**Exercise requirements**:
1. Output the part of the .NET typing passage from "The opposite of" to "fix it appropriately.", copied word for word. Leave the data that follows the passage out of it.
2. Decide whether each statement below agrees with the .NET typing passage. Answer yes or no for each, and quote the words of the passage that settle it. Leave the data out of your answers.
(a) The passage says strong data typing is arguably one of the best features of .NET.
(b) Managed C++ code that uses pointers still gets the benefit of garbage collection.
(c) The passage says weak typing means a language implicitly converts or casts data types when used.

Polymorphism means that you can have multiple classes that can be used interchangeably, even though each class implements the same properties or methods in different ways.
In addition to the above, it also brings in the idea of interfaces which provides a contract, forcing all the classes that implement a given interface to abide by the contract. The classes must implement the methods and properties that are specified by the interface.
I am not going to get into more detail with this topic, since it has a complete chapter dedicated for this purpose. We shall look at OOPs while working with C#.
Strong Data Typing
Arguably Strong Data typing is one of the best features of .NET. Unlike languages like Visual Basic 6 or Scripting languages which uses Variant data type, .NET specifies that all variables are clearly marked as being of a particular data type. It does not support the code that result in ambiguous data types. Though some languages compatible with .NET, such as Visual Basic 2010, still allow some loosely typed data types, when that code is compiled, the compilers behind the scenes ensure that the type safety is enforced in the resulting Intermediate Language code. Also Managed C++ allows pointers to be used, but then the resulting code cannot get the benefits like Garbage collection, etc.
Strong Typing vs. Loose Typing
A type system is said to feature strong typing when it specifies one or more restrictions on how operations involving values of different data types can be intermixed. .NET which supports strong typing prevents the successful execution of an operation on arguments that have the different types.
The opposite of strong typing is loose or weak typing. Weak typing means that a language implicitly converts or casts data types when used.
Consider an example using the Weak typing using the Variant data type.
var x = 5; // x is an integer
var y = "10"; // y is a string
x + y; // Answer differs between Strong Typed Language and Weak Typed Language
In a Strong typed language, when we try to build the above code, it throws an error and we can find out the error and fix it appropriately.

**Dataset content**:

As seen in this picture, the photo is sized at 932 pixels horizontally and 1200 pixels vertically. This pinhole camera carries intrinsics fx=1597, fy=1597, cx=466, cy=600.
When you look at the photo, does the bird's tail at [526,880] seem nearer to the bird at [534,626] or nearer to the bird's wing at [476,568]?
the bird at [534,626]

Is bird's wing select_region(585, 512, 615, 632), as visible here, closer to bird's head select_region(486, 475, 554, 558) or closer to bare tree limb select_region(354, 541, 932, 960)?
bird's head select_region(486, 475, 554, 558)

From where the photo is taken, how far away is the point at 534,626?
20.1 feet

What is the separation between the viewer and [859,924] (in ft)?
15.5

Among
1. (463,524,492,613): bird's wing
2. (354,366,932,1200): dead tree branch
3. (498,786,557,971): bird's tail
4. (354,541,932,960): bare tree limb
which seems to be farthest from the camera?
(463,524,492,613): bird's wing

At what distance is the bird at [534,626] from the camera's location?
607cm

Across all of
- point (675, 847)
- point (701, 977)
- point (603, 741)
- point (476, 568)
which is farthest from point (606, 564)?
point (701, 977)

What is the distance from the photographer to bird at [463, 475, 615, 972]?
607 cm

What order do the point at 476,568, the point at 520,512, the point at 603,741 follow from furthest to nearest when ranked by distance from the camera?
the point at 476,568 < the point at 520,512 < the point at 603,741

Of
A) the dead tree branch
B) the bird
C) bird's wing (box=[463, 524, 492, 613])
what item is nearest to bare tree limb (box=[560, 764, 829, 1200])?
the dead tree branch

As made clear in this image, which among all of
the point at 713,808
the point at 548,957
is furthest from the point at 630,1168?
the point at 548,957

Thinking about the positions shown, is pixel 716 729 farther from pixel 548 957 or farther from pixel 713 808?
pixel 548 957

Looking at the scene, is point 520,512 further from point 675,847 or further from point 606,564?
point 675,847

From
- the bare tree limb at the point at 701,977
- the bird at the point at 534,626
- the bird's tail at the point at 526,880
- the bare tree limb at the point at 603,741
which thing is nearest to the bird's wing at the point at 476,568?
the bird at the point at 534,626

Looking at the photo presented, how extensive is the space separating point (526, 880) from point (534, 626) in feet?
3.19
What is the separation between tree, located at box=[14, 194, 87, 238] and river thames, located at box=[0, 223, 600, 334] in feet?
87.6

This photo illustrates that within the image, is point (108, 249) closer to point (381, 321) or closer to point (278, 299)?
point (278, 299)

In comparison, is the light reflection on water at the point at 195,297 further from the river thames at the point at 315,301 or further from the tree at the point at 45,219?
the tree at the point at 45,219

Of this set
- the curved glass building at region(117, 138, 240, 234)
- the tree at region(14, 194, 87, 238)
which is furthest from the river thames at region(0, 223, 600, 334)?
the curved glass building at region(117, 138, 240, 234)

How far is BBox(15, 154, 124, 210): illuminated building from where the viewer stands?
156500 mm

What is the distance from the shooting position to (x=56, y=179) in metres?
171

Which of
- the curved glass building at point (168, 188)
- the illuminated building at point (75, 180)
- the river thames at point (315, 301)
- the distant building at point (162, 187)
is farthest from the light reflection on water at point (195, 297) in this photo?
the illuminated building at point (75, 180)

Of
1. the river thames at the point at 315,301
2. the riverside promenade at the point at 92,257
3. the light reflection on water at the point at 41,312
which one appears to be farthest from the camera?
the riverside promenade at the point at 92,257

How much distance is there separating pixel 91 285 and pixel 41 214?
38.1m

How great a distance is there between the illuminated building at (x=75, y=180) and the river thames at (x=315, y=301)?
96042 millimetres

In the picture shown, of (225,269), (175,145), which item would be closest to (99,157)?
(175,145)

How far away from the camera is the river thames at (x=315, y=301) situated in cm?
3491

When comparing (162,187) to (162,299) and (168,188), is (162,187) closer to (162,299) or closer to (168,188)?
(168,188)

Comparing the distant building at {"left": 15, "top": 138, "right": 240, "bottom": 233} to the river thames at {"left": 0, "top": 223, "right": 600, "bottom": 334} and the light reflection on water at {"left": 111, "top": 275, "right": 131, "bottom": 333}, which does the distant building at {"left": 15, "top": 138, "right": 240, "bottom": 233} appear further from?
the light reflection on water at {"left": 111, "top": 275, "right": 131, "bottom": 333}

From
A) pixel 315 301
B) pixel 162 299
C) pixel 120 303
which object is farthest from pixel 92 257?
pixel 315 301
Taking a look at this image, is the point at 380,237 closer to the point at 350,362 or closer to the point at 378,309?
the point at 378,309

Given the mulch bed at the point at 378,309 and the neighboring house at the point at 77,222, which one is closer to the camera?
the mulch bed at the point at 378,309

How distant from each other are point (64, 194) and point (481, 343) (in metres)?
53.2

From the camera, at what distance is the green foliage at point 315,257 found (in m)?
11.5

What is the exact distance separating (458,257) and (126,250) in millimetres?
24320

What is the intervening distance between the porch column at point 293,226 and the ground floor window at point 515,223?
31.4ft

**Results**:
1.
The opposite of strong typing is loose or weak typing. Weak typing means that a language implicitly converts or casts data types when used.
Consider an example using the Weak typing using the Variant data type.
var x = 5; // x is an integer
var y = "10"; // y is a string
x + y; // Answer differs between Strong Typed Language and Weak Typed Language
In a Strong typed language, when we try to build the above code, it throws an error and we can find out the error and fix it appropriately.

2.
(a) Yes: "Arguably Strong Data typing is one of the best features of .NET."
(b) No: "Also Managed C++ allows pointers to be used, but then the resulting code cannot get the benefits like Garbage collection, etc."
(c) Yes: "Weak typing means that a language implicitly converts or casts data types when used."